# start of Extract to read

So I have a question. It starts, as many good things in life do, with Fourier Transforms.
I have been playing around with these things ever since I read somewhere that:
$$
\mathcal{F} \left\{ \frac{d u}{dx} \right\} = \omega \hat u
$$
Where the notation $\hat u$ is the Fourier Transform of $u(\vec r)$ and $\omega = i \hat x$ where $\hat x$ is the reciprocal coordinate such that $\hat u = \hat u(\hat x)$. I managed to, using the definition of Fourier Transform found in Wikipedia, convince myself that this identity is true. So I ran with it.
If that thing is true, than this following expression must also be true:
$$
\frac{d u}{dx} = \mathcal{F}^{-1} \{\omega \hat u\}
$$
Which is a pretty weird way of differentiating something when you know how to do that symbolically, but by this point I had used discrete Fourier Transforms in a lot of grid-computations and I knew this to be quite a handy way of doing calculus with discretized functions for which I had no analytical form. So I got excited like a musician. You know what musicians do when they get excited and moved by the beauty in front of them? They compose. So I did, and here is what I got:
$$
\frac{d }{dx} \left[ \frac{d u}{dx} \right] = \mathcal{F}^{-1}\{ \omega \mathcal{F}\{ \mathcal{F}^{-1} \{\omega \hat u\}\}\}
$$
Which really is just:
$$
\frac{d }{dx} \left[ \frac{d u}{dx} \right] = \mathcal{F}^{-1}\{ \omega^2 \hat u\}
$$
This started looking a lot like this:
$$
\frac{d^n u}{dx^n} = \mathcal{F}^{-1}\{ \omega^n \hat u\}
$$
Which look like a general expression for the $n$-th derivative of any function $u$. Even one that has no analytical form. I googled for about ten minutes and figured out that, indeed. That is true. And not only that but when $n$ is negative, it turns out that it stop being a derivative and starts being an antiderivative, a definite integral. I was mindblown.
Fourier, it turns out, had unified calculus under a single computation framework. It is no wonder that this operator on $u$ is called the Fourier Differintegral. Charming.

# end of Extract to read
# start of Supplied information

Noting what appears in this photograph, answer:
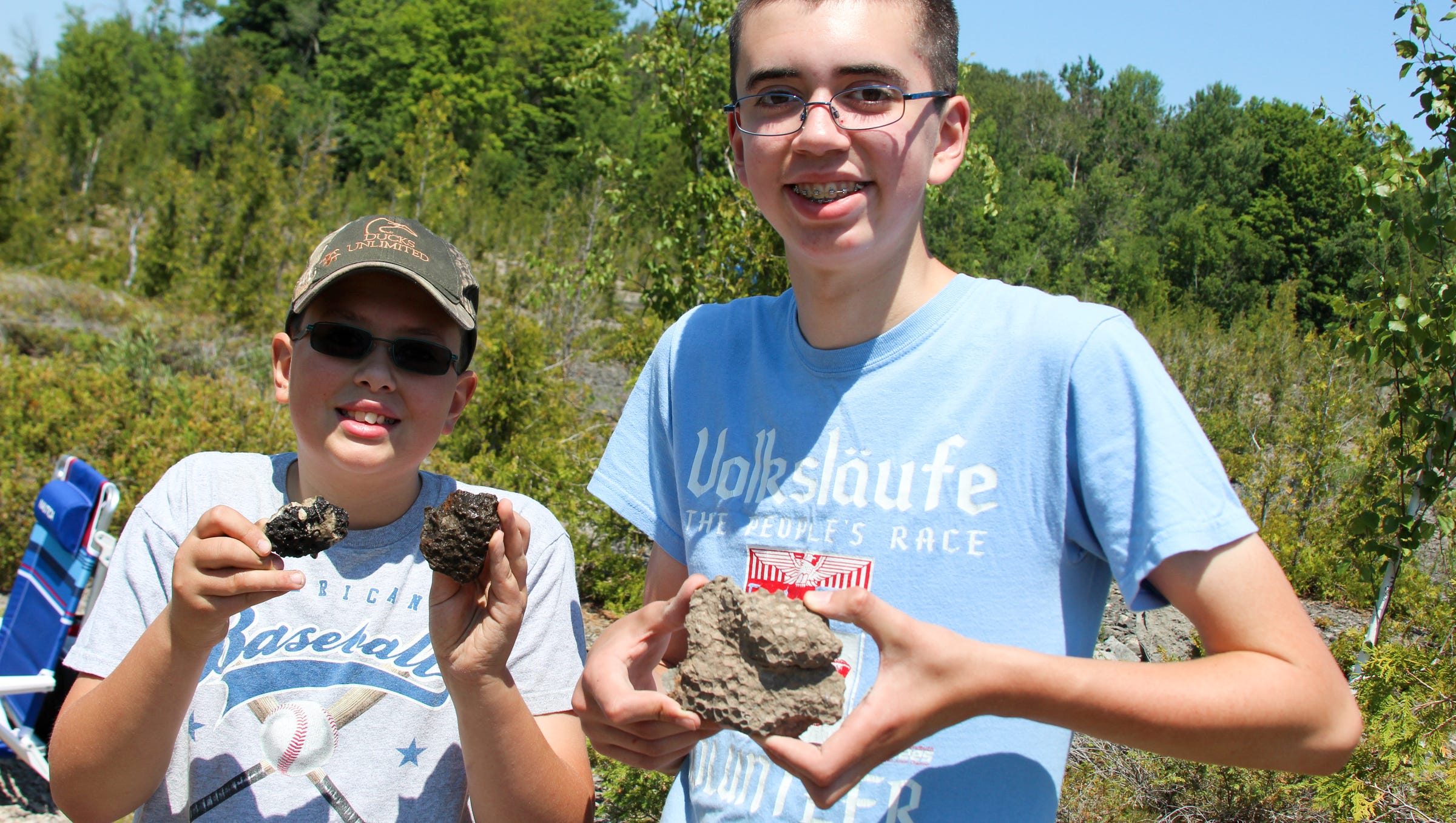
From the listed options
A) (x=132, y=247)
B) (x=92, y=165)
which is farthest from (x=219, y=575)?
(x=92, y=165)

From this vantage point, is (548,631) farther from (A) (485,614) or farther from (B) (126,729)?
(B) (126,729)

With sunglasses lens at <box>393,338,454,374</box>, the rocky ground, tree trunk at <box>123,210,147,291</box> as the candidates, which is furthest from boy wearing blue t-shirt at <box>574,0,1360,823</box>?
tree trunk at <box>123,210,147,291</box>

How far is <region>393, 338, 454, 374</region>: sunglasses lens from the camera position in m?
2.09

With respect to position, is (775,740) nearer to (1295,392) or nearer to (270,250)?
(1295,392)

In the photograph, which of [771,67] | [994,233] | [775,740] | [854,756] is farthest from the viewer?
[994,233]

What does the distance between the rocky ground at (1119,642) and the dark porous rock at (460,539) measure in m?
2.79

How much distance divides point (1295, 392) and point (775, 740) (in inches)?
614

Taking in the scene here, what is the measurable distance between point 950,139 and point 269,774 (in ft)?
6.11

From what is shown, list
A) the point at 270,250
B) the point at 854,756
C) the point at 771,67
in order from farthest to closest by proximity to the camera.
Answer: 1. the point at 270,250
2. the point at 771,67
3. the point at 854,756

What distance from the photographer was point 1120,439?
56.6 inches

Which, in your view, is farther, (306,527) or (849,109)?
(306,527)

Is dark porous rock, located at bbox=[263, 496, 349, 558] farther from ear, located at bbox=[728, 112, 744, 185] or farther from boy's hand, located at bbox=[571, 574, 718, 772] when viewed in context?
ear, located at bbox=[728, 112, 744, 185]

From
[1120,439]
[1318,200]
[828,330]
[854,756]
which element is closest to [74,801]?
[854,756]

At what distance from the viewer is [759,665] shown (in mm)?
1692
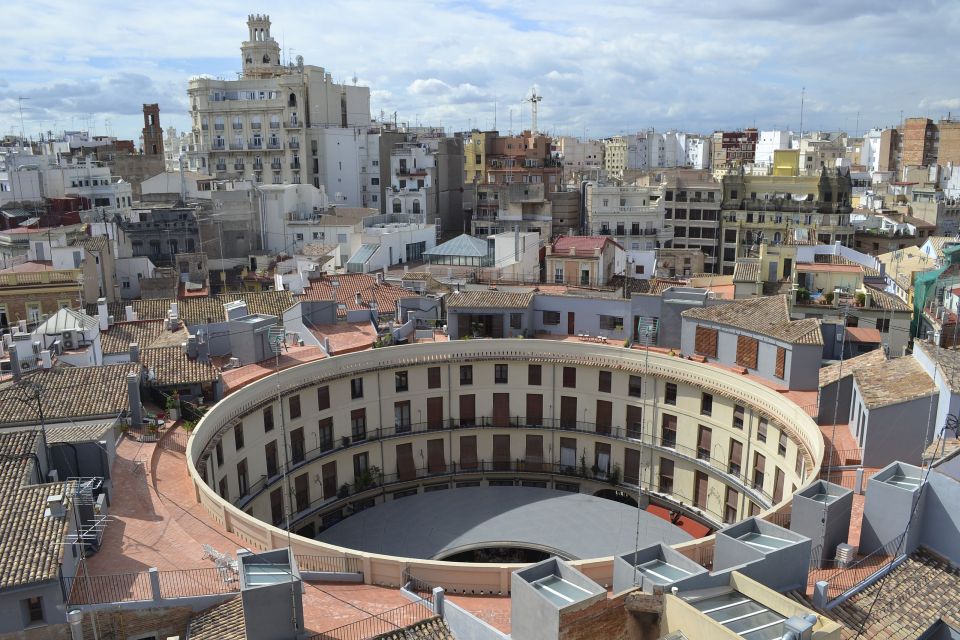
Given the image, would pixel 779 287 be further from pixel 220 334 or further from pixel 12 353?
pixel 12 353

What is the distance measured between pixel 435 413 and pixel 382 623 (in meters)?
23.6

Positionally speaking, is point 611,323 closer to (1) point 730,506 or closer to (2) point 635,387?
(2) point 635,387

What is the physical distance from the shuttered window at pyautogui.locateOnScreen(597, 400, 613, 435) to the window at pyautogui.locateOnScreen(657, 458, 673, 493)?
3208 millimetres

# end of Supplied information
# start of Supplied information

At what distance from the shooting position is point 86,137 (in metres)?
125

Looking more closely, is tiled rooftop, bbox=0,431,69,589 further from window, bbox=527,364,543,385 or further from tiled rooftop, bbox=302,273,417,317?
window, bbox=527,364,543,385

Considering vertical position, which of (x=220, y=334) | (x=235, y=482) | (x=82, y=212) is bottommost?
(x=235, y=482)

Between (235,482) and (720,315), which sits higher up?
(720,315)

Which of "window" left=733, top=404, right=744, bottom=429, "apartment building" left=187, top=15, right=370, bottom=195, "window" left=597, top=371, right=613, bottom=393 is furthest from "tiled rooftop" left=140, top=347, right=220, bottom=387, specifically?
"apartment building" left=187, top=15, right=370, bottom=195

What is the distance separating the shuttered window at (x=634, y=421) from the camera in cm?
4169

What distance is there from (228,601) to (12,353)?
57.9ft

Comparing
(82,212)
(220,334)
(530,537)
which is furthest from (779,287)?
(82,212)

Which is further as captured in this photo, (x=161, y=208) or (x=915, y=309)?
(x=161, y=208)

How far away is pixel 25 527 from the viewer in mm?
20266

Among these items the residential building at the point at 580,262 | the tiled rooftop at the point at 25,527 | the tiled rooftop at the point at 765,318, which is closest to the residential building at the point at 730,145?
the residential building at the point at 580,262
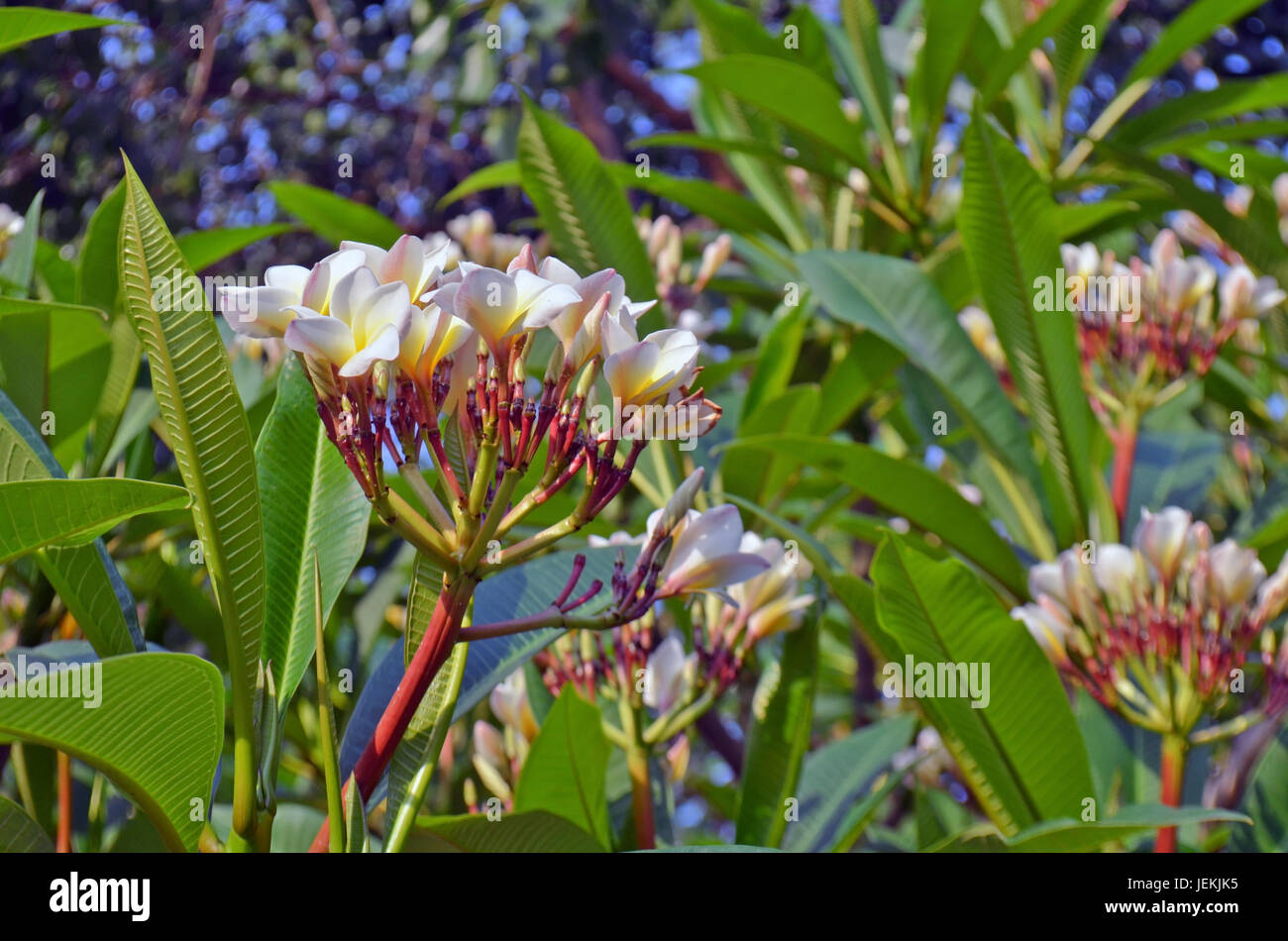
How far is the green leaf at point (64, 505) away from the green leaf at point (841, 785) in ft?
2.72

# end of Supplied information
# start of Supplied information

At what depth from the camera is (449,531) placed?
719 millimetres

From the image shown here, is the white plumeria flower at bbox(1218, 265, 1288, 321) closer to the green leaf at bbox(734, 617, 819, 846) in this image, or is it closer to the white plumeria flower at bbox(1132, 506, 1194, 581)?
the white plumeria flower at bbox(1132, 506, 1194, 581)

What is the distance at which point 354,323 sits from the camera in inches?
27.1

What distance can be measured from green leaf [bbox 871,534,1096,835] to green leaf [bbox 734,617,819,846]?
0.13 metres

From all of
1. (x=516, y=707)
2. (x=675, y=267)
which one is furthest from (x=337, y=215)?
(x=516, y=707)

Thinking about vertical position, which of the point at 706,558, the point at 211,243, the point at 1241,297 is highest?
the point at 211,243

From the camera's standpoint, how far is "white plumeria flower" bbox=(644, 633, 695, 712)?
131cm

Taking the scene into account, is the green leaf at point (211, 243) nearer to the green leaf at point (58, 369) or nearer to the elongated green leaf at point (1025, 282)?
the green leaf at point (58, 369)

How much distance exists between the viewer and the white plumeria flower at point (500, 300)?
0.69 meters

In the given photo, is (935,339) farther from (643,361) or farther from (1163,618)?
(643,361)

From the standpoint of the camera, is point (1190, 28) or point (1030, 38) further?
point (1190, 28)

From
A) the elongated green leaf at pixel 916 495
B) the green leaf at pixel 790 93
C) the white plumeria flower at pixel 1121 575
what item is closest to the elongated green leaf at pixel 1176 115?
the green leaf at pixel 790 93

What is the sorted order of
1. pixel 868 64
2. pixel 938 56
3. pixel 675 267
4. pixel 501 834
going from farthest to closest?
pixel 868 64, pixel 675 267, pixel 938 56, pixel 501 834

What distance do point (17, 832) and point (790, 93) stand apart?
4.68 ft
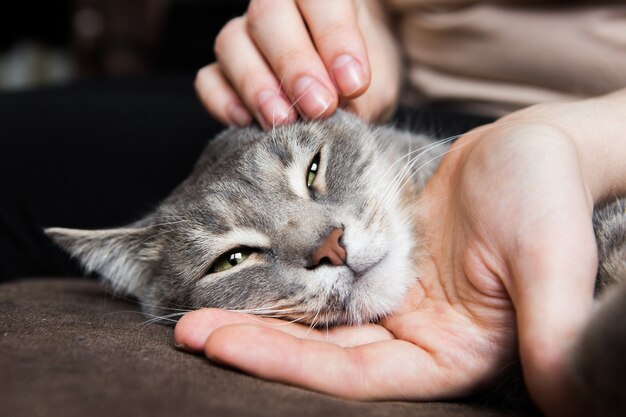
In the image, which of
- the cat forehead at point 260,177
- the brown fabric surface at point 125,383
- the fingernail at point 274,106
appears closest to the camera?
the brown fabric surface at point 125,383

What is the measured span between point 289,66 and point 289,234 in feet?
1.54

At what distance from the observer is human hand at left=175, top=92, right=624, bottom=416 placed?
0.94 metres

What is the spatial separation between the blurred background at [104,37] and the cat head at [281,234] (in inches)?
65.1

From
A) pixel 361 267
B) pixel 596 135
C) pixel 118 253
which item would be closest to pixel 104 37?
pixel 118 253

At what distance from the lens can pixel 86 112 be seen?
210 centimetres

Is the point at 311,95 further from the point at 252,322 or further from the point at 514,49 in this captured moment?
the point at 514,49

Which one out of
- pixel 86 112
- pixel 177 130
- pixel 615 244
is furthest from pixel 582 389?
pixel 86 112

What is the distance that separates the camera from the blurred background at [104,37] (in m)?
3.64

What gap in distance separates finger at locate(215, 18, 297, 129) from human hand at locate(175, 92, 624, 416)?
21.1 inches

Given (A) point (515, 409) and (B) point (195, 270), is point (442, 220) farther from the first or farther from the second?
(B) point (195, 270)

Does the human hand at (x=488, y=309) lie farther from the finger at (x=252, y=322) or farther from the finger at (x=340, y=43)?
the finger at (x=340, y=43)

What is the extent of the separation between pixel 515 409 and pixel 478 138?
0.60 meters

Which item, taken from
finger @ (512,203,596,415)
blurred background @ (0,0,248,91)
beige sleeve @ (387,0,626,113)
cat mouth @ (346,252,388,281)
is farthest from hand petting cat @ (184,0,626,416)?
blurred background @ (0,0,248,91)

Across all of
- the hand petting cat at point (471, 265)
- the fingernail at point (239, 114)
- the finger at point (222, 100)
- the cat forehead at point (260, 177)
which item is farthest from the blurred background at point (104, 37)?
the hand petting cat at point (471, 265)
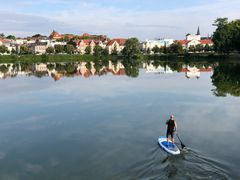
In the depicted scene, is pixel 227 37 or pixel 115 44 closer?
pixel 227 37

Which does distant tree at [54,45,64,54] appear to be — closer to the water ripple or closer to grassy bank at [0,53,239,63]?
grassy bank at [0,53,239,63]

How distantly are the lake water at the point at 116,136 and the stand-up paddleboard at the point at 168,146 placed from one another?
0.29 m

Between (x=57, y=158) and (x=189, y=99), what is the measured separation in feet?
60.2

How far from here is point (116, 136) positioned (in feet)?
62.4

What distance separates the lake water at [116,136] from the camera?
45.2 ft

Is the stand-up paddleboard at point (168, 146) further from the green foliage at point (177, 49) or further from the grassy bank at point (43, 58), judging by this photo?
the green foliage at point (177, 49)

# end of Supplied information

▸ To do:
**A)** Reproduce the Fourier transform text verbatim, starting at "Fourier, it turns" and ending at "Fourier Differintegral. Charming.".
**B)** Pick up the Fourier transform text after its final sentence and carry it forward.
None of this data relates to the Fourier transform text.

▸ Responses to the tasks:
**A)**
Fourier, it turns out, had unified calculus under a single computation framework. It is no wonder that this operator on $u$ is called the Fourier Differintegral. Charming.

**B)**
Now, what else can we do with derivatives and integrals? In 1D, it turns out, not much. But things get juicy when you go full planar, adding a whole new dimension to play with. With it, comes a coordinate, $y$, a reciprocal coordinate $\hat y$ and an imaginary reciprocal coordinate $\sigma = i \hat y$. Ah, and also a position vector $\vec x = (x,y)$, a reciprocal position vector $\hat {\vec x} = (\hat x,\hat y)$ and its imaginary counterpart ${\vec \omega} = i \hat {\vec x} = (\omega, \sigma)$
Now we arrive at things I pulled out of my ass. For partial derivatives, I'm doing it like this:
$$
\mathcal{F}\left\{ \frac{\partial u}{\partial x} \right\} = \omega \hat u
$$
Since $u$ is now a function of $\vec x$ I understand that $\hat u$ is a multidimensional Fourier Transform in 2D, and a function of $\vec \omega$.
Now, I guess that, equivalently,
$$
\mathcal{F}\left\{ \frac{\partial u}{\partial y} \right\} = \sigma \hat u
$$
Notice how the imaginary reciprocal variable that multiplies the transform is actually related to the variable with respect to which the derivative is being taken.
I don't know for sure that this is the case. I just assumed this was right and then started computing things. One thing, in particular that I calculated was this:
$$
\frac{\partial }{\partial y} \left[ \frac{\partial u}{\partial x} \right] = \mathcal{F}^{-1}\{ \sigma \mathcal{F}\{ \mathcal{F}^{-1} \{\omega \hat u\}\}\}
$$
Which is really:
$$
\frac{\partial }{\partial y} \left[ \frac{\partial u}{\partial x} \right] = \mathcal{F}^{-1}\{ \sigma \omega \hat u\}
$$
I was then very confident to say that:
$$
\frac{\partial^2 u}{\partial x^2} = \mathcal{F}^{-1}\{ \omega^2 \hat u\}
$$
And likewise for
$$
\frac{\partial^2 u}{\partial y^2} = \mathcal{F}^{-1}\{ \sigma^2 \hat u\}
$$
And here I noticed that:
$$
\nabla^2 u = \mathcal{F}^{-1} \{[\omega^2 + \sigma^2] \hat u\} = \mathcal{F}^{-1} \{ |\vec \omega|^2 \hat u\}
$$
By this point I was really confident, so I decided to go up a notch and add a third dimension with coordinate $z$, reciprocal $\hat z$ and imaginary reciprocal coordinate $\kappa$.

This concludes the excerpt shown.